December 2010


Scanned image of Dickens’s A Christmas Carol

Maybe it’s being with our friends and families, or reading Dickens more profusely, or the mulled wine, but whatever the cause, the holiday season tends to be the giving season.  It might be the most wonderful time of the year, but it’s important to be smart about how we give back.  The Wall Street Journal has published 10 useful tips on intelligent charitable giving, linked here, that will guide the philanthropist in all of us to give most effectively so that everyone, even Tiny Tim, can have a good holiday.

(Boston Herald)  The Nonprofit Monitor has been following the Giving Pledge’s success since its inception in early August.  Two more billionaires have decided to sign the pledge: Facebook founders Mark Zuckerberg and Dustin Moskovitz.  Though the pledge is a relatively neutral way to give back, it is not without its contenders.  Billionaire founder of the Boston Scientific John Abele commented that the Giving Pledge is too focused on dollar amount and not of tangible results. “The focus needs to be on the outcomes,” he said. “My view is that I hope to die bankrupt.”  But it’s hard to criticize a collection of individuals who are publicly pledging–not in a legal contract, but based on morality alone–to give away at least half of their billions to charities.  Philanthropist Donald Rodman sees “no downside” to the pledge, calling it “contagious” because it “gives an awareness” to the necessity for giving and promoting a better world.

(The Wall Street Journal)  Indeed, the “contagious” nature of the Warren Buffet and Bill Gate’s initiatives–even outside the Giving Pledge–to make the world better has proved true: across the pond, a school in England is teaching its students about the mechanics of charitable giving.  A program called Philanthropy in Schools teaches young children about the nature of charities and how to be smart about giving.  The Dragon School in Oxford, an institution that once educated actress Emma Watson, actor Hugh Laurie, and tennis player Tim Henman, co-developed Philanthropy in Schools with The Big Give, and the program has been thriving for about three years.  Director of social impact Danny Gill at the Dragon School noted that the school is “very privileged economically.”  He continued, “I want my pupils to start thinking about this: If they were giving a pound, how much of that would they want to fund the project?
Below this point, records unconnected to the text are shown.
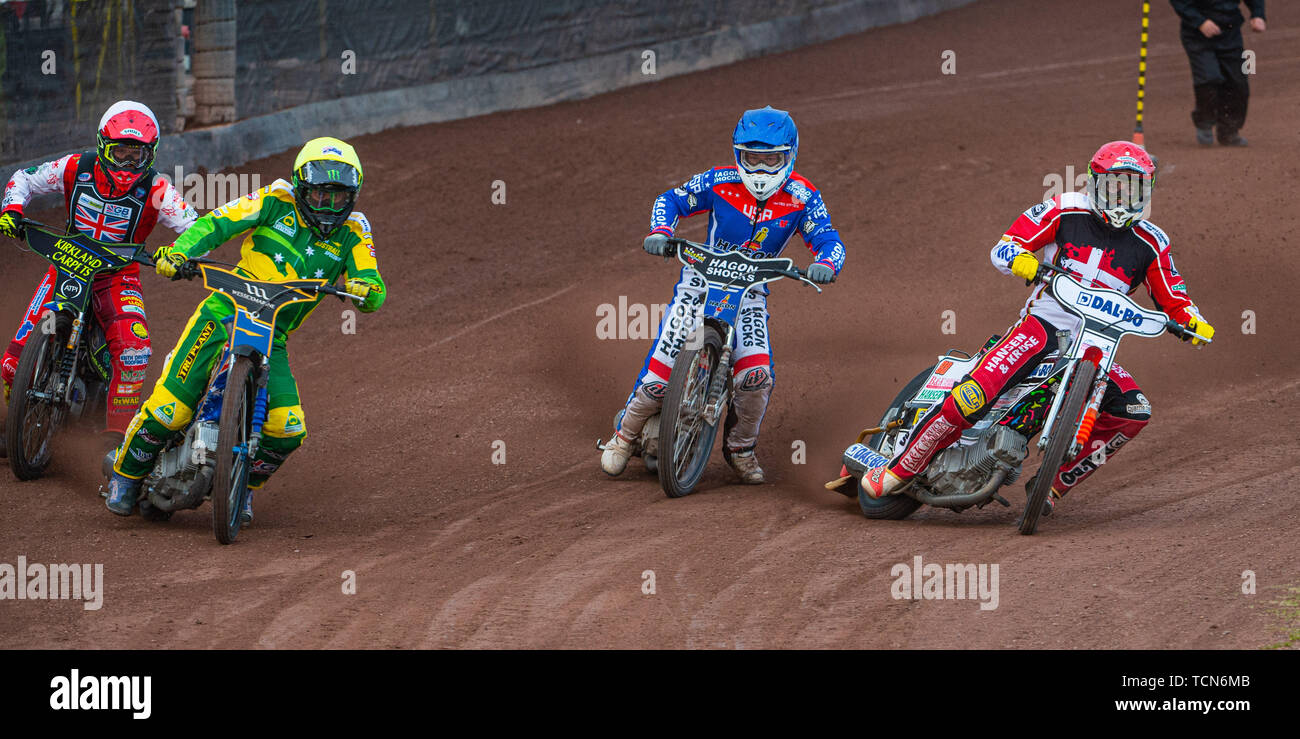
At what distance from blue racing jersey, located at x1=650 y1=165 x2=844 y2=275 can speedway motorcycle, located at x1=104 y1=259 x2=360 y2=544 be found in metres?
2.41

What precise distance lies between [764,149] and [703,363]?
1.35 m

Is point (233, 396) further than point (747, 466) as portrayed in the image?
No

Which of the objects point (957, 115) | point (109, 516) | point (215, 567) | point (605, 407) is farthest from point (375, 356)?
point (957, 115)

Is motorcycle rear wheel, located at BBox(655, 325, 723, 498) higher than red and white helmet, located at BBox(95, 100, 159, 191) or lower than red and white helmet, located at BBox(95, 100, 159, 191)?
lower

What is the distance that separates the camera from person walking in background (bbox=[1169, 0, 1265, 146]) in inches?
625

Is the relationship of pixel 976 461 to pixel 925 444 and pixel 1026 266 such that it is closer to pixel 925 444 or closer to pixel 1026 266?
pixel 925 444

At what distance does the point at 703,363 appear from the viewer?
913 centimetres

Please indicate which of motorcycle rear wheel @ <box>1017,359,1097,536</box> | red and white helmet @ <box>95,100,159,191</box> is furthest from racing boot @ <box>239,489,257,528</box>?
motorcycle rear wheel @ <box>1017,359,1097,536</box>

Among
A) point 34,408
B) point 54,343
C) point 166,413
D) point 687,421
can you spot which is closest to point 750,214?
point 687,421

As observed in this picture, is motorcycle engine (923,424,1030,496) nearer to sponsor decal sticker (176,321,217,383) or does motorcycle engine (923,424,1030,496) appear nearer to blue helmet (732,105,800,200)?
blue helmet (732,105,800,200)

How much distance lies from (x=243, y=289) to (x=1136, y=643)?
484 centimetres

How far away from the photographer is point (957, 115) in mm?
18562

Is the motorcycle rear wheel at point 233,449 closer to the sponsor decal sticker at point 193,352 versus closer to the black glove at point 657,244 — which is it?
the sponsor decal sticker at point 193,352

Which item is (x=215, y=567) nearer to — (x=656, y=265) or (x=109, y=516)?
(x=109, y=516)
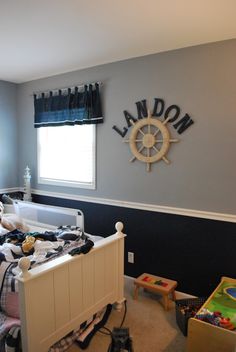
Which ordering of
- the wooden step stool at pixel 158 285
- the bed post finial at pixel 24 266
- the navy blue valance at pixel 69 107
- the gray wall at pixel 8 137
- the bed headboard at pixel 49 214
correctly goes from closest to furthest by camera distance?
the bed post finial at pixel 24 266
the wooden step stool at pixel 158 285
the bed headboard at pixel 49 214
the navy blue valance at pixel 69 107
the gray wall at pixel 8 137

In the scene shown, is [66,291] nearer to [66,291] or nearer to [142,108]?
[66,291]

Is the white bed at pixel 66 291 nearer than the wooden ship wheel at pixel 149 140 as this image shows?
Yes

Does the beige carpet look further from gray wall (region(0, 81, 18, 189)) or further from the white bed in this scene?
gray wall (region(0, 81, 18, 189))

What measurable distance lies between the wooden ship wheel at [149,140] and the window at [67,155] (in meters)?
0.60

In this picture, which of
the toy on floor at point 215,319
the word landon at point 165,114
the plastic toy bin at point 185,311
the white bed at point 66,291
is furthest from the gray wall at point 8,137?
the toy on floor at point 215,319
These are the sophisticated givers of the future.”  Students practice philanthropy by using vouchers and researching various charities’ productivity and causes.

And stateside, the Youth and Philanthropy Initiative holds the same philosophy: to educate youth on charitable giving.  Marni Schecter helped developed the program and noted that economic backgrounds are irrelevant: the program “works regardless of geography, and it has been successful in affluent or middle-class schools. Even kids with poorer backgrounds have taken part in the program and have gained skills that they then carry for life.”  Though the outcome of educating children in philanthropy is yet to be seen, many are hopeful that it will promote a more compassionate generation and a better world.
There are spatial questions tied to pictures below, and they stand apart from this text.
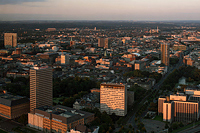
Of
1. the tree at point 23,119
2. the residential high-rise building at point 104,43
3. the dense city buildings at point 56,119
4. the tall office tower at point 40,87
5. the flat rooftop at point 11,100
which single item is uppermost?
the residential high-rise building at point 104,43

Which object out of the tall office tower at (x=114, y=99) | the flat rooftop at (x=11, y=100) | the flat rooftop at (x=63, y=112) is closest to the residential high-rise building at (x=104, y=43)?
the tall office tower at (x=114, y=99)

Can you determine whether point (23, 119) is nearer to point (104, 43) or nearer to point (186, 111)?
point (186, 111)

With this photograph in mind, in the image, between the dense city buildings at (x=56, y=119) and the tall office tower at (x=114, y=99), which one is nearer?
the dense city buildings at (x=56, y=119)

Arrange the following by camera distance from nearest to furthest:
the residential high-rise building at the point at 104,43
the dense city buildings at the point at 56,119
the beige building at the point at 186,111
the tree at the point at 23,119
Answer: the dense city buildings at the point at 56,119 → the tree at the point at 23,119 → the beige building at the point at 186,111 → the residential high-rise building at the point at 104,43

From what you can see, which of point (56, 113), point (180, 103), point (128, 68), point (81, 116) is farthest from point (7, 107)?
point (128, 68)

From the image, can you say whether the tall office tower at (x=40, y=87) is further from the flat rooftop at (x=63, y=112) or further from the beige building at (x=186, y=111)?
the beige building at (x=186, y=111)

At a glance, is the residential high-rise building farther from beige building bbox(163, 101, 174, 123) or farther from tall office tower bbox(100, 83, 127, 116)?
beige building bbox(163, 101, 174, 123)
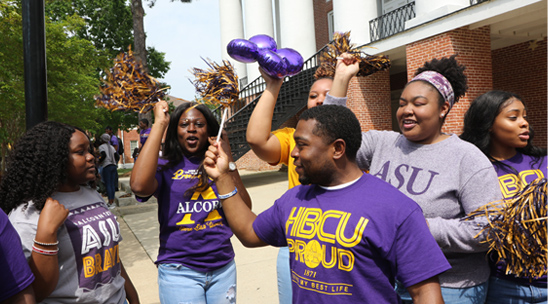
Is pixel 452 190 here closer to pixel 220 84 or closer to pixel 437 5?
pixel 220 84

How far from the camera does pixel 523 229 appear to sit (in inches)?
57.3

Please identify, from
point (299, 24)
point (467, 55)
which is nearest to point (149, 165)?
point (467, 55)

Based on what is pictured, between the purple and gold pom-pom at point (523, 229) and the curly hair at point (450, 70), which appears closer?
the purple and gold pom-pom at point (523, 229)

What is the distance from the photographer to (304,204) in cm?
161

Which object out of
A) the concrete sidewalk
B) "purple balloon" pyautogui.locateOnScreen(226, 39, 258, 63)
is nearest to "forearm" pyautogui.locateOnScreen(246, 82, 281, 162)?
"purple balloon" pyautogui.locateOnScreen(226, 39, 258, 63)

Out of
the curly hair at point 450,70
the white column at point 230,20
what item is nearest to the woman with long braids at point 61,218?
the curly hair at point 450,70

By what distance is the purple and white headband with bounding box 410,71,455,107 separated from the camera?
6.38 ft

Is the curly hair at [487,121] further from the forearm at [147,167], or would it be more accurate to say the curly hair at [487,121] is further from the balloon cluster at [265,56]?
the forearm at [147,167]

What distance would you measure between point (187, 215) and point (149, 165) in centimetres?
38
(New York Times)  Nonprofits may face more problems due to the recession.  In an effort for the federal government to try to get the deficit under control, debate about the charitable tax deduction–a large incentive for giving–has come about.  Diana Aviv, president of the Independent Sector, says that “Pandora’s box was cracked open,” with these new proposals.  Charities claim that reducing or eliminating the tax deduction will produce lasting harm for the nonprofit sector, a notion especially troubling when the demand for charities is up.  But in Britain, a system called Gift Aid is working just fine.  The Bipartisan Policy Center panel suggested adopting a similar plan to Britain, and philanthropic experts are interested.  The idea behind the new proposal is that once they receive a donation, charities qualify for 15% of the gift in tax credit.  If a donor gives $100, then charities qualify for an extra $15 from the government, giving donors a partial match.  The criticism of this system is that it is too bureaucratic, leaving millions of dollars unclaimed.  Director of research for the Center for Economic Development and member of the Bipartisan Policy Committee Joseph J. Minarik asserted that Gift Aid was not the inspiration for the new plan; instead, the plan was to simply streamline the system into a more equal donor distribution.  Mr. Minarik, who also worked to reduce tax-rates on the wealthiest tax payers in the Tax Reform Act of 1986, said that although fears of ruining the nonprofit sector abounded, giving rose by 10% the following year.